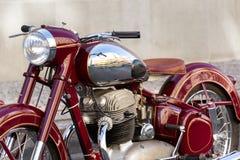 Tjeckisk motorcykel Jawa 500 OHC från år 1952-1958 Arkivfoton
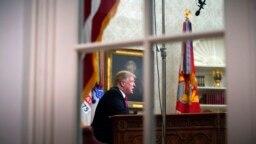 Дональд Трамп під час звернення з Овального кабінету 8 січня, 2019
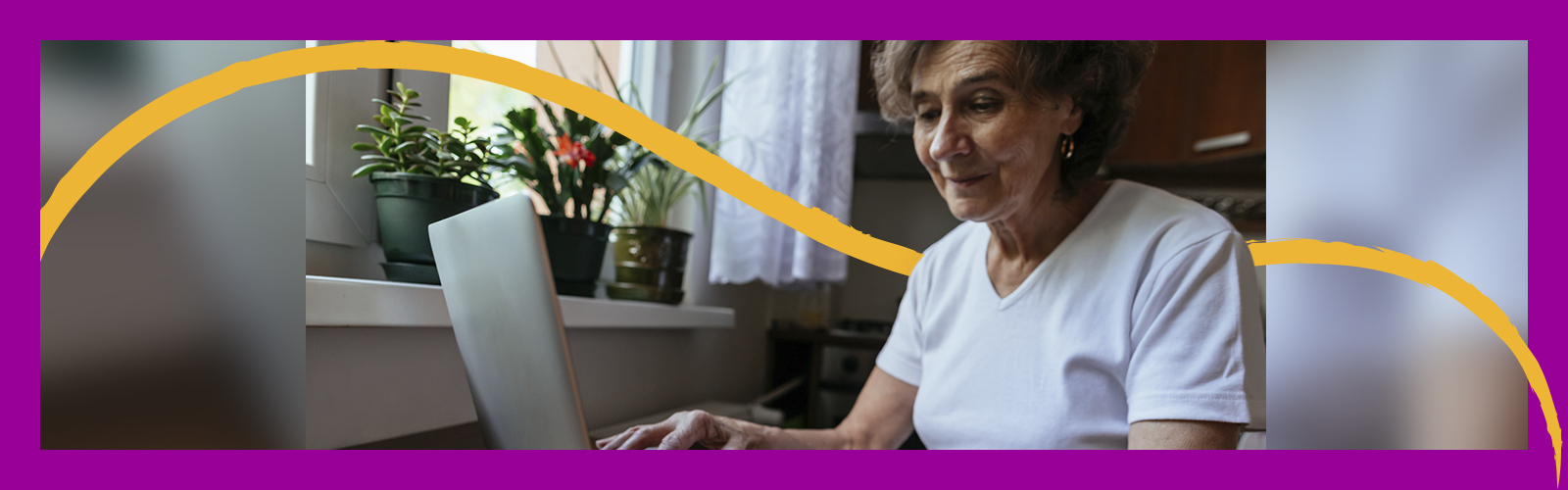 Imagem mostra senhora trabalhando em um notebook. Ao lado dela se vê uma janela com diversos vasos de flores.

* * *

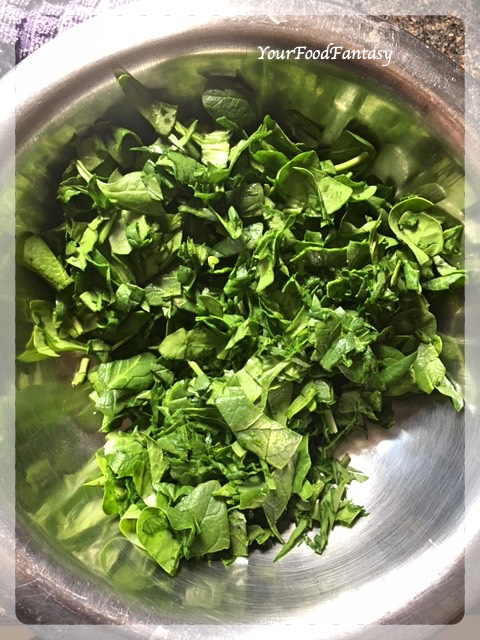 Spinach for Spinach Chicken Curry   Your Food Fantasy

_TASK DESCRIPTION_. Word for word, restate the lines above from the one with "Дональд Трамп під" through the one with "Imagem mostra senhora", keeping both ends and dropping the pictures.

_TASK OUTPUT_.
 Дональд Трамп під час звернення з Овального кабінету 8 січня, 2019
 Imagem mostra senhora trabalhando em um notebook. Ao lado dela se vê uma janela com diversos vasos de flores.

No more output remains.